Monday, March 5, 2012

The U.S. Government's Panopticon State


The U.S. Government's raging paranoia regarding terrorism has now led to a high-octane obsession with perpetual and complete surveillance of its citizens in every manner conceivable

"The thought police would get him just the same. He had committed—would have committed, even if he had never set pen to paper—the essential crime that contained all others in itself.  Thought crime, they called it.  Thought crime was not a thing that could be concealed forever.  You might dodge successfully for a while, even for years, but sooner or later they were bound to get you."  —George Orwell, 1984 (Book 1, Chapter 1)

Each day, we move closer to Orwell's dystopic vision.  The latest addition to U.S. domestic surveillance is the National Security Agency's (NSA) new data mining facility behemoth in San Antonio, Texas.  More worrisome, a Microsoft data centre is located just a few blocks away, so the NSA will be able to tap into the massive stores of data without a warrant being necessary, only a simple fibre optic cable.

The NSA's hulking complex raises any number of serious questions, such as the large numbers of people arbitrarily placed on watch lists.  Does data mining even justify the ends?  Catherine Austin Fitts has long described the Data Beast, data mining apparatus, “the reality was you had Lockheed Martin and their subcontractors owning and controlling the data and you couldn’t get it.”

“And if you look at all the other databases that IBM and their subcontractors have access to government-wide, the question is if you integrate those databases what you’re talking about is a complete control system‘cos you’ve got the mortgages, you’ve got the IRS payments, on and on and on and on and on.  So, if you watch the movie ‘Enemy of the State’ or you watch the movie ‘Listening,’ you’re talking about an intelligence capacity that can basically manage and manipulate the economy at a very detailed level, whether it’s manipulation of the stock in the financial markets or manipulation of households.” 

With so many lumbering and uncoordinated security agencies engaged in electronic surveillance, how can all this information be shared and correlated?  What risk does the U.S. run should it fall prey to a tyrannical despot with a fully functioning and devastatingly intrusive surveillance system already in place?  These questions and more must give U.S. citizens pause to reflect on the swiftness with which our privacy evaporates before our eyes.

The concept of the CIA project Total Information Awareness has now migrated over to the NSA, which is determined to turn that vision into reality.  The NSA wants to know every detail about our lives:  what we eat, where we travel, what books we read, what movies we watch, every iota of our lives.  But with very little progressive legislation emanating from the regressive two-party system to harness this rapid data grab for electronic omnipotence, is it too late for U.S. voters to pull their lives out from underneath the microscope of the state?

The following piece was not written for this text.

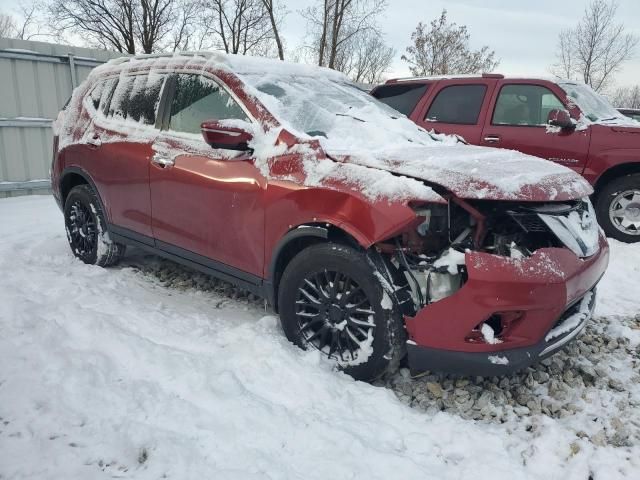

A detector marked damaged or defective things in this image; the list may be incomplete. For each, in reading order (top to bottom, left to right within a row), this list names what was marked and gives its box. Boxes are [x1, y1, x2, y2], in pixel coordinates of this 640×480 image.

damaged red suv [52, 52, 608, 380]
crumpled hood [324, 142, 596, 202]
damaged front bumper [404, 234, 608, 376]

SAN ANTONIO CURRENT — “Eisenhower warned of the military-industrial complex, but now it’s mostly the security, industrial complex; it’s these people that build all the hardware and software for Homeland Security and Intelligence and all that,” says Bamford. “As far as I can see, nobody has a handle on how many contractors are out there, what they’re doing, how much money’s going to them, how much is useful, how much is wasted money.”

Cate says the NRC committee is not necessarily opposed to data-mining in principal, but is concerned about how it’s carried out. “The question is can you do it and make it work so that you don’t intrude unnecessarily into privacy and so that you reach reliable conclusions.”

Bamford writes in the Shadow Factory of how the NSA’s Georgia listening post has eavesdropped on Americans during the Iraq War, including journalists, without a warrant or any indication of terrorism. He also reports on NSA eavesdropping on undecided members of the United Nations Security Council in the run-up to the vote on the Iraq War resolution, with the Bush regime seeking information with which to twist the arms of voting countries. The spying was only revealed due to British Parliament whistleblower Claire Short, who admitted she’d read secret transcripts of UN Secretary-General Kofi Annan’s confidential conversations.

“The UN people have been aware of [NSA eavesdropping] for a long time, but there’s not much they can do about it,” says Bamford.

A common response to concerns about data surveillance is that those who keep their noses clean have nothing to worry about. But the reach of the NSA’s surveillance net combined with lack of oversight and the political paranoia escalated by the 9/11 attacks means that almost anyone could wind up on the terrorist watch list.

“The principal end product of all that data and all that processing is a list of names — the watch list — of people, both American and foreign, thought to pose a danger to the country,” writes Bamford. “Once containing just twenty names, today it is made up of an astonishing half a million — and it grows rapidly every day. Most on the list are neither terrorists nor a danger to the country, and many are there simply by mistake.”